Reviewed by Julie K. Wong
Library assistant III, Carmel Valley Branch Library
San Diego Union-Tribune, February 17, 2019
An intriguing and inspiring posthumous memoir. Coretta Scott King grew up in the Deep South experiencing segregation from the day she was born in 1927. Her parents encouraged their daughter to attend school and graduate from college despite segregation. She later met and married the Rev. Dr. Martin Luther King. They became civil rights activists and leaders and joined others in pursuing pacifism and nonviolent protests to dismantle segregation. She describes the religious faith of her and her family in the midst of harm, murder, and destruction of property in the black community. She developed political coalitions to continue to advocate nonviolent protests for providing human rights to all by establishing the King Center and lobbying for the Martin Luther King Jr. federal holiday.
Reviewed by Bobbie Xuereb
Library Assistant II, Kensington-Normal Heights Branch Library
San Diego Union-Tribune, February 3, 2019
Author Megan Bannen gives us a wonderful historical fiction that is set during the Mongol Empire in 1280. Jinghua is a slave in the Kipchak Khanate, and a girl with many secrets. When the Khanate is invaded, she chooses to flee, disguised as a boy, with the exiled Khan Timur and his youngest son, Prince Khalaf. The story is woven around a contest of three riddles to win the hand of the cold princess Turandokht, the beautiful, heartless daughter of the Great Khan, and the struggle for power. A retelling of the opera “Turandot,” the story unfolds with mystery and suspense and romance and danger. Enjoy the time travel in this beautifully written debut young-adult novel, and if you are like me, maybe you will even try to see the opera sometime.
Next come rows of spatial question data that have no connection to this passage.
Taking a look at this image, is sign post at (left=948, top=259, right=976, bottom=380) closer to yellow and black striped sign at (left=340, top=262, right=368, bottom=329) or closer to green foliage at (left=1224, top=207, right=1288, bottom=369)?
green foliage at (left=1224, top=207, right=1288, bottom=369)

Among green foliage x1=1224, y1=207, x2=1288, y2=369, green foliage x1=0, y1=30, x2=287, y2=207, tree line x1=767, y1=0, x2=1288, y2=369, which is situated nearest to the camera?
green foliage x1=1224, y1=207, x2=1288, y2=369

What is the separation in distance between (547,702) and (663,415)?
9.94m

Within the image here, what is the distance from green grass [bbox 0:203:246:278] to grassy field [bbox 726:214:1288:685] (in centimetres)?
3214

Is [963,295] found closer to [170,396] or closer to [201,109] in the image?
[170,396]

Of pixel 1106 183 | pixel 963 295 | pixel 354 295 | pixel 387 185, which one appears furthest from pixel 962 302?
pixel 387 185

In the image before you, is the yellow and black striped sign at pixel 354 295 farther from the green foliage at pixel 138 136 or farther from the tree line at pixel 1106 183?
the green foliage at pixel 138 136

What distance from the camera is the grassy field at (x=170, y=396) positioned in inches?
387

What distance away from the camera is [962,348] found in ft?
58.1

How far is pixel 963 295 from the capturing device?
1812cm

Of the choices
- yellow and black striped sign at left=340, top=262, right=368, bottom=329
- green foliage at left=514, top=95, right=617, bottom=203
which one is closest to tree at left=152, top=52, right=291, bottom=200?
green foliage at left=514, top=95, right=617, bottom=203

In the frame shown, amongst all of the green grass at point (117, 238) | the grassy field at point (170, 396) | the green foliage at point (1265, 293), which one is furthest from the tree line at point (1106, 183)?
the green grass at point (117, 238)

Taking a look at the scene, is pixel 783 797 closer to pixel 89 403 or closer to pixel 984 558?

Reviewed by Bernard Cayetano
Library Assistant II, Skyline Hills Branch Library
San Diego Union-Tribune, January 20, 2019
Author Robin Sharma brings us these most exquisite fables from the highest elevation of the Himalayas, where the Sages of Sivana live, to share the wisdom passed down to them from 5,000 years ago. Even the wisest of all monks know that life’s greatest secret is simplicity. Each fable provides delightful experiences we can taste in our soul, cultivated by the garden of our minds. If you’re ready to explore the gift of living, give up your busy life and make time for priorities like yourself. As the book says, not giving yourself time is like, “driving a car and not stopping for gas because you’re too busy driving.
Reviewed by Peggy Goings
Library Assistant I, Mountain View/Beckwourth Branch Library
San Diego Union-Tribune, January 6, 2019
Salad or dessert? Sparkling inheritance or toxic curse? Allie Rowbottom’s new memoir interweaves the tale of Jell-O gelatin in the American diet with family history as heir to the Jell-O fortune. This surprisingly feminist tract is ultimately a mother-daughter story. In excavating her mother’s story, Rowbottom reveals the curse of Jell-O’s allure. Read this delicious book for yourself, but the stomachache left behind? It is patriarchy.